Although the reduction of temperature does not eliminate microbial populations, it reduces the rate of microbial growth enough to prevent product spoilage and extend the shelf life of most food products. Most fruits and vegetables are refrigerated to extend their freshness. In addition, refrigeration also reduces the reaction rates of enzymes that cause deterioration of most quality attributes of a food or beverage, making high-quality products available to the consumer for extended periods of time (Heldman and Hartel 1997).
Some foods and beverages receive a mild heat treatment to inactivate enzymes and eliminate microorganisms that can cause disease but still require refrigeration to control the growth of surviving microorganisms that can cause spoilage. Pasteurized milk is probably the best example, but many other foods and beverages are also pasteurized and then refrigerated. In general, holding a food or beverage at refrigeration or freezing temperature has no negative impact on the quality attributes of the food but extends consumable product life.
“Freezing” is a more intense use of refrigeration to reduce the temperature of a product to levels below the freezing temperature of water in the product. Lower temperatures cause the liquid water to change phase to ice. At these reduced temperatures (−0.4 to −14°F), the deterioration rates for product quality attributes are reduced to below those at refrigeration temperature, and microbial growth is reduced to negligible levels.

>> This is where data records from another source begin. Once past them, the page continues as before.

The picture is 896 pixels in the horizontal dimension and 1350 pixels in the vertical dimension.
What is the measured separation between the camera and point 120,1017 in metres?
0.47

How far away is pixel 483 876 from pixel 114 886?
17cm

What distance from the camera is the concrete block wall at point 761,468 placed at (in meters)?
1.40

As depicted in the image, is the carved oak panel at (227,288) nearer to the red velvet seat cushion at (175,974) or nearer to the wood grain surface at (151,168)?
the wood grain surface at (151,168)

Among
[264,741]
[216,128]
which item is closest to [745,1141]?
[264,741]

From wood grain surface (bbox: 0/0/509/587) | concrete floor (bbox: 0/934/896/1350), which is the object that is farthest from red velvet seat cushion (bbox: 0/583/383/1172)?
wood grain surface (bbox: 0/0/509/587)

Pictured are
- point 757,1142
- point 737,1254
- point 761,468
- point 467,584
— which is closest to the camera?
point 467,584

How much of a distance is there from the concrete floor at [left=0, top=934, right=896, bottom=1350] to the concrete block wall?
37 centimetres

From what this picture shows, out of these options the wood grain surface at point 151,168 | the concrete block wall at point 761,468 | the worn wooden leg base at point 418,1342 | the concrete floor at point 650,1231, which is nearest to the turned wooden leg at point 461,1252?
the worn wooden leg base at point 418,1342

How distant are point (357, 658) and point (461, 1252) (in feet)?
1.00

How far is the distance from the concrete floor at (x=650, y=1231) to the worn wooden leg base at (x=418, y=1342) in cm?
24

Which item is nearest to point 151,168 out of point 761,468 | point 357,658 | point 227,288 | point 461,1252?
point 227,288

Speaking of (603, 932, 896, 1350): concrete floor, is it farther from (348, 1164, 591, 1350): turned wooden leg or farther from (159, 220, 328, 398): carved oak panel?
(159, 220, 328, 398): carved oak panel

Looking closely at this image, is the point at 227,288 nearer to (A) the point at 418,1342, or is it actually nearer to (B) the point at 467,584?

It is not unusual for frozen fruits, vegetables, and some meat products to maintain high quality for as much as 1 y while frozen. Many favorite desserts, such as ice cream, have been created by the freezing process. Most nutrients are not affected by freezing; however, it is difficult to freeze a food product without impact on the some of its more evident quality attributes. The formation of ice crystals within the structure of a plant or animal food results in a series of reactions with potential impact on texture and flavor. Thus, careful control of the time to freeze the product and the temperature of the frozen product during distribution and storage is important to minimize such reactions and ensure the best possible quality attributes over time (Erickson and Hung 1997).
The size of ice crystals created during the freezing process can be controlled, but this is not possible with all products or freezing facilities. For example, small pieces of fruits or vegetables can be frozen very rapidly, and the product structure is preserved with uniform distribution of small ice crystals. In contrast, a large portion of beef or any product in a large package will require a longer time to freeze and will result in a less-uniform distribution of larger ice crystals. The extent of the impact on product quality depends on an array of factors occurring after freezing, including control of temperature during storage and distribution and final preparation of the food. For many foods, the quality attributes of refrigerated and frozen foods compare favorably to those of the fresh counterparts (Mallet 1993).
• Dehydration. Drying is intended to halt or slow the growth of microorganisms and rate of chemical reactions. The removal of water provides food processors excellent opportunities to reduce volume and weight, extend shelf life, and convert liquids to powdery products, such as instant coffee or a vegetable soup base mix. This process is one of the oldest techniques used to preserve foods, one of the most utilized, and the most energy intensive (von Loesecke 1943; Saravacos 1965; King 1968; Thijssen 1979).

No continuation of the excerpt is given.